§ **Passage given**
PDF Output

Bookmarks

PDF bookmarks provide an additional way of navigating, similar to a table of contents. The tree bookmark structure is intended to be used by the PDF readers, usually displayed in a side view. More often, the bookmarks show the logical hierarchy of the book, with pointers to the chapters and section, similar to a TOC. Creating bookmarks has no effect on the printed material.

Oxygen PDF Chemistry can create PDF bookmarks by using the standard CSS properties: bookmark-level, bookmark-label, and bookmark-state.

For an HTML document, you can collect the titles from the heading elements text.

h1, h2, h3, h4, h5, h6 {
   bookmark-label: content(text);
}

In the following example, the :before pseudo-element is concatenated. That prefixes each of the h1 with the value of the chapter number, with the text from the element:

body {
    counter-reset: chapter;
}
...
h1 { 
    bookmark-label: content(before) " / " content(text);
}

h1:before{
    content: counter(chapter);
    counter-increment:chapter;
}

You can define the level (depth in the hierarchy) of the bookmarks. The deeper the section, the higher the level:

h1 { bookmark-level: 1; }
h2 { bookmark-level: 2; }
h3 { bookmark-level: 3; }
h4 { bookmark-level: 4; }
h5 { bookmark-level: 5; }
h6 { bookmark-level: 6; }

Also, you can control if the bookmarks are shown expanded or collapsed in the bookmark view. By default, all bookmarks are open. To close all the nodes from the level 2, you can use:

h2 {
    bookmark-state:closed;
}

Note: In the built-in CSS that Oxygen PDF Chemistry uses for processing HTML, the bookmarks are already configured using the bookmark-level and bookmark-label properties. If you need to set the closed/open state, you should use the bookmark-state property in your custom CSS file.

Edit online

Metadata

PDF files may contain metadata. Metadata provides additional information about a certain document, such as its title, author, organization, creation date, format, or copyright.

HTML defines the meta element for keeping track of information that describes your content. Most of this information should migrate to the PDF document properties. The property values may be either static (specified directly from the CSS) or dynamic (collected from the document) using the following functions:

content(text)

§ **Dataset content**

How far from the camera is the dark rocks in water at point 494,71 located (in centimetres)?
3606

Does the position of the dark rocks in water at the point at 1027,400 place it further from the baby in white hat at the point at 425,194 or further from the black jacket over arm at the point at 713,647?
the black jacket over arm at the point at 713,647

§ **Exercise description**
In the PDF output text, how are all bookmarks shown in the bookmark view by default? The data has no role here.

§ **Response to this exercise**
All bookmarks are open by default.